To this passage may be added that as stated in the Fanti Customary Laws edited by Mr. Sarbah —-

” The first important rule which one has to learn and ever bear in mind when dealing with matters of succession is that the right of inheritance is only through the female, and pedigree is traced through the female line and that only.*

There is no such thing as succession, in the proper English meaning, in a family owning ancestral property. The whole family, consisting of males and females, constitutes a sort of corporation ; some of the members being coparceners, i.e., persons entitled to a portion of the property on partition (cutting Ekar), and others who are dependents, and are entitled to reside in the dwelling house for life, such as sons and daughters, subject to good conduct and not disputing right of the family. Partition being extremely rare, the idea of heirship scarcely presents itself to the mind of any member of the family. The members are entitled to reside in the ancestral house, and to enjoy that amount of affluence and consideration which springs from their belonging to a family possessedof greater or less wealth.”

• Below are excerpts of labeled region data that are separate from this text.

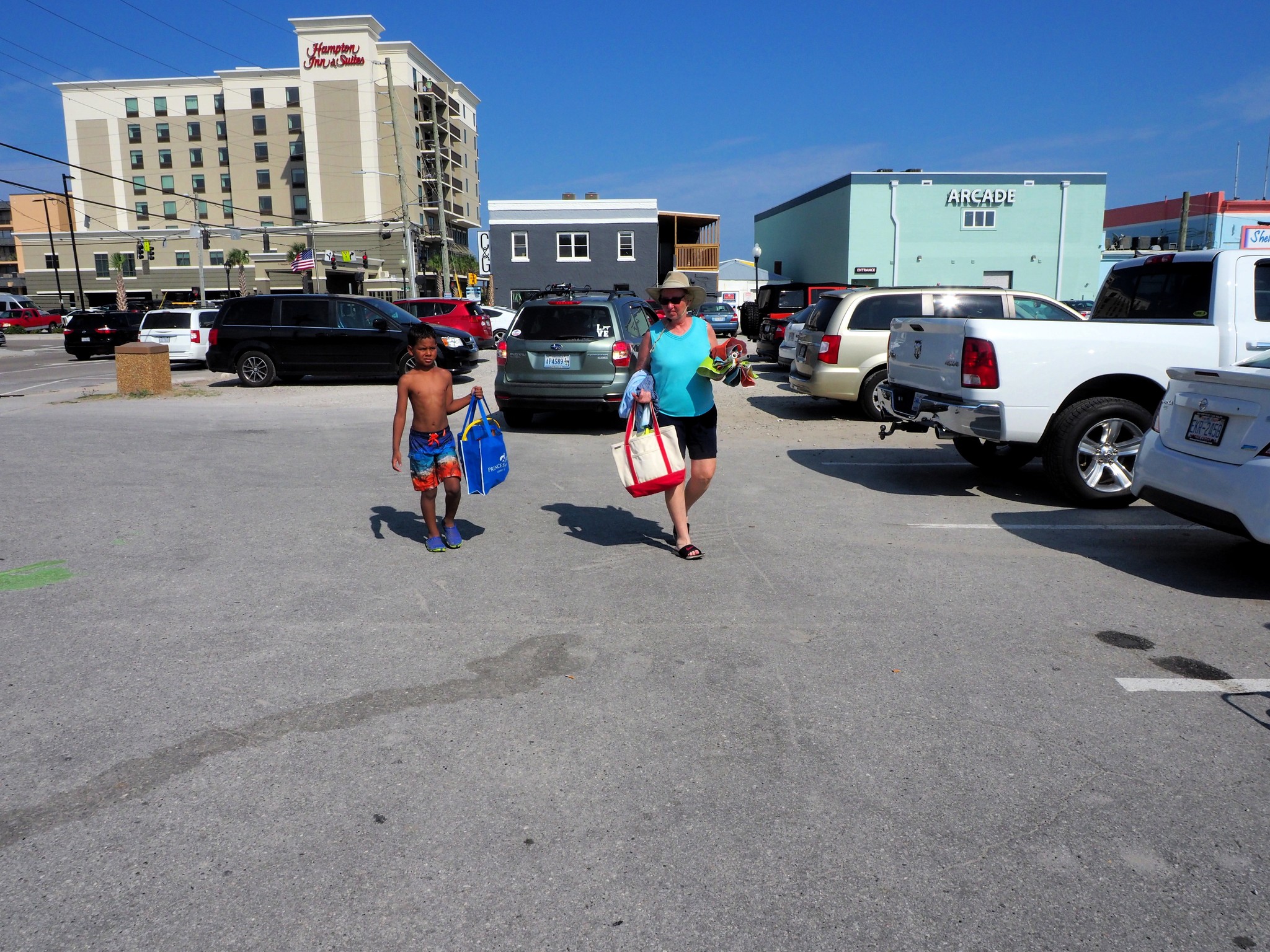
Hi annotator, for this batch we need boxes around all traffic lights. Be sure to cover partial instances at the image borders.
[148,246,155,261]
[137,245,144,259]
[191,287,202,297]
[203,233,210,249]
[362,255,369,269]
[414,238,422,253]
[331,257,337,270]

These being the principles which their Lordships have to apply in the present case, it is necessary now to consider the facts as they have been established in the evidence. On Kreshie’s death she was succeeded by two daughters, Janet Plange, who married C. A. Randolph, the grandfather of the respondent and Na Momo, who married W. Q. Papafio. The issue of the latter marriage was three sons and one daughter from whom the present appellant is descended. Jane: Plange as the senior daughter became the head of the family and held that position until 1895 when she died, whereupon Na Momo, her younger sister, became head of the family.

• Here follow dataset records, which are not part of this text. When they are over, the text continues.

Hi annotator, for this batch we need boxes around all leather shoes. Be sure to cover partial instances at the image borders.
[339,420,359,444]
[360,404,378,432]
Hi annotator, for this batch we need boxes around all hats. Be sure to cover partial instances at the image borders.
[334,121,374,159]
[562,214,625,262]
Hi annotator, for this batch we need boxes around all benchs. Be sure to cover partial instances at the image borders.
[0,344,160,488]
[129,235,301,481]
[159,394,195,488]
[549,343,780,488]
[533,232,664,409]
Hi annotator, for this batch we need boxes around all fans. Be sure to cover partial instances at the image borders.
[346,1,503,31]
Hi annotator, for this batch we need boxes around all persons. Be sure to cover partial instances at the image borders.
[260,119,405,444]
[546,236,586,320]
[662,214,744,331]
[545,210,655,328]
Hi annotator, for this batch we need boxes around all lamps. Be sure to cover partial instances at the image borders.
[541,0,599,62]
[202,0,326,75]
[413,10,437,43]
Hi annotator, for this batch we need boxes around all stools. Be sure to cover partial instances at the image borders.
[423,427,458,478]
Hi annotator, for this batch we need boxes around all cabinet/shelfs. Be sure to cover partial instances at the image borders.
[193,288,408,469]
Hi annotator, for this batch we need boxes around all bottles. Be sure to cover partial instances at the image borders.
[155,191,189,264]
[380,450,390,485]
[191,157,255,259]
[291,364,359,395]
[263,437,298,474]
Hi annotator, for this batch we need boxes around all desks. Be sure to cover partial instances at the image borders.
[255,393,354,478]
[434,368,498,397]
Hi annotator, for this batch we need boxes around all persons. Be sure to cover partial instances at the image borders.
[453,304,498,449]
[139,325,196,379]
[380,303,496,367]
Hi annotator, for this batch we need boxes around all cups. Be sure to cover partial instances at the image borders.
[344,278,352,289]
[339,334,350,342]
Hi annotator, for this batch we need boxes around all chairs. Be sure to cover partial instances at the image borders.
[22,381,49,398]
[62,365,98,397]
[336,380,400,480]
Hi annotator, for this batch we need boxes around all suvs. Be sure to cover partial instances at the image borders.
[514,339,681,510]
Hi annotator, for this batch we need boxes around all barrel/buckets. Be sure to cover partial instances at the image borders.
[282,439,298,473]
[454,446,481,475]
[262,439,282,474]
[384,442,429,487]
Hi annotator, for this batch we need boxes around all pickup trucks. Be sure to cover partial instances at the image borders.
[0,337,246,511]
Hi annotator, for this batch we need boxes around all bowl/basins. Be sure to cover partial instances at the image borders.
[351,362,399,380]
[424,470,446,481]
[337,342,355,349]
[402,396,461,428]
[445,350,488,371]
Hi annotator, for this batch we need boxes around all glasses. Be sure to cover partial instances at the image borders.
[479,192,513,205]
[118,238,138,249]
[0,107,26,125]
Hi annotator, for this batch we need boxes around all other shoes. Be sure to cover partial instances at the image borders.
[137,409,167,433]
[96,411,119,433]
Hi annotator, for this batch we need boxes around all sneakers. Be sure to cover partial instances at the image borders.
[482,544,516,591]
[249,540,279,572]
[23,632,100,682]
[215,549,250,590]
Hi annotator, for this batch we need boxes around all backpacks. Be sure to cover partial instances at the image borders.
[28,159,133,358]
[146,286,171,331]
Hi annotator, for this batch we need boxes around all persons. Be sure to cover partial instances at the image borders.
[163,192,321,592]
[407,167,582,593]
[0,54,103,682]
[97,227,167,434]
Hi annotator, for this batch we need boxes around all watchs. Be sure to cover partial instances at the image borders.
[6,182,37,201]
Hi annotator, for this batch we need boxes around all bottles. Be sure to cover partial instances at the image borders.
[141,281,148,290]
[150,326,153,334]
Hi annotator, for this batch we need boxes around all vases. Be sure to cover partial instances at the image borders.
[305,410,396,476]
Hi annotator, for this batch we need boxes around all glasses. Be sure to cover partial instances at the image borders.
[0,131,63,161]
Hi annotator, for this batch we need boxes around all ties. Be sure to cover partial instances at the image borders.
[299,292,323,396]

On her death in 1910 the respondents’ father was appointed the head of the family and held that position until 1933 when he died at the advanced age of 88. His son, as regards succession to the landed property, is, therefore, not a member of the Kreshie family but of his own mother’s family who was also named Janet Plange. On the other hand the plaintiff being descended from the only female offspring of Na Momo is now head of the Kreshie family and entitled to vindicate the family property and to administer the same.

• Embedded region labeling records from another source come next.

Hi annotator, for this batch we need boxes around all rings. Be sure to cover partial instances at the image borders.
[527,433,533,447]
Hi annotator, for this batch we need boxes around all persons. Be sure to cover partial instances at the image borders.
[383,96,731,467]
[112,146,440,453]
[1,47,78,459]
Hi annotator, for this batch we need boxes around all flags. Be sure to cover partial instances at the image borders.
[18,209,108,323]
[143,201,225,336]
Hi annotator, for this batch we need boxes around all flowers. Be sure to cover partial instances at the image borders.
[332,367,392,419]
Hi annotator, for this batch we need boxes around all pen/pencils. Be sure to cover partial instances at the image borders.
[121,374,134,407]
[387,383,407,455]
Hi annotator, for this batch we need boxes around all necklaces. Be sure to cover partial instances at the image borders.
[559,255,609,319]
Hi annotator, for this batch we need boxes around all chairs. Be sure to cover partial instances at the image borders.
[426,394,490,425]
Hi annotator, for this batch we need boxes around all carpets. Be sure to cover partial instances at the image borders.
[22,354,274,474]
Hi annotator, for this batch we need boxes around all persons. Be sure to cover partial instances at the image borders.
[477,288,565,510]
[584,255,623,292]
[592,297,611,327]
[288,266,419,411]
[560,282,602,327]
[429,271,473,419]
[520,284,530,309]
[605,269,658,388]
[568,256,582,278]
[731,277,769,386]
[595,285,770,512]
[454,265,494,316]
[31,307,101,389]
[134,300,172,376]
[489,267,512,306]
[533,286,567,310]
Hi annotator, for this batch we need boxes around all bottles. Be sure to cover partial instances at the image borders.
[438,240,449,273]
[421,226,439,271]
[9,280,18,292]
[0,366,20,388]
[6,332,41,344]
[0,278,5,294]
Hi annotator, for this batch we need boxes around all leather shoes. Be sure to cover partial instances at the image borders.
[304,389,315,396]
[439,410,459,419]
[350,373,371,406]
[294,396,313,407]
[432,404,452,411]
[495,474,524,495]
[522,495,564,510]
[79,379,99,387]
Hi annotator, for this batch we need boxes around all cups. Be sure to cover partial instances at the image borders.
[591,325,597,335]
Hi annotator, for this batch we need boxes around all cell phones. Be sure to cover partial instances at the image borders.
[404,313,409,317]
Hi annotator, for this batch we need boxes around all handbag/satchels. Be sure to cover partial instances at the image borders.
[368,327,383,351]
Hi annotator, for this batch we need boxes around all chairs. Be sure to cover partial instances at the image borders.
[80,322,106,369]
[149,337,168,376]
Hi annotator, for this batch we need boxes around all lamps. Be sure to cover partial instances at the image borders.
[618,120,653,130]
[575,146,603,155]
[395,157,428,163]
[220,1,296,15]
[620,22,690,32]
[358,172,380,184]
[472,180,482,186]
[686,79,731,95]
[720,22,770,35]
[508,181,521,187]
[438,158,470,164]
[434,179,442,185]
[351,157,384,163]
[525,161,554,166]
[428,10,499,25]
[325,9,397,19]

It is not disputed that both Janet Plange and Na Momo erected buildings upon the family land : Momo built Momo Hall and Janet Plange built on St. Janet’s Harbour. In accordance with native law, Janet being the head of the family was entitled to lease the property and she exercised that power. In order to obtain money to build upon it, she borrowed from a certain J. J. Fischer on 3rd November, 1875, a sum of £510 7s. 2d. with which the building of suitable premises was proceeded with. In the certificate of survey, the land is described as the property of Miss Janet Plange, but no significance attaches to this as it cannot reasonably be doubted that it was inherited by her from her mother Kreshie, and as the senior female child had, on Kreshie’s death, become head of the family. There is no suggestion that there were other lands except that parcel on which Na Momo also built which became known as Morno Hall. The money obtained from Fischer was called up and Janet Plange thereupon borrowed from William Papafio, the husband of Momo, a sum of £697 18s. 8d. to secure which a mortgage was granted on 13th July, 1877. This mortgage bears to have been granted by Janet Plange, Momo Papafio and Phillip Carl Randolph and Alice Randolph, the children of Janet Plange. As the Court of Appeal has pointed out, there is an error in the Trial Judge’s description of this document, in so far as it appears to have inadvertently described Phillip Carl Randolph and Alice Randolph as the children of Momo Papafio. But the fact remains that Momo Papafio was a party to this document which without her consent would not have been binding on the family, and their Lordships are of opinion that it has not been established that there was any other reason why she should have been made a party to the mortgage, although it was natural enough from the mortgagees’ point of view that the children of Janet Plange to whom the loan was made should be parties to it along with their mother.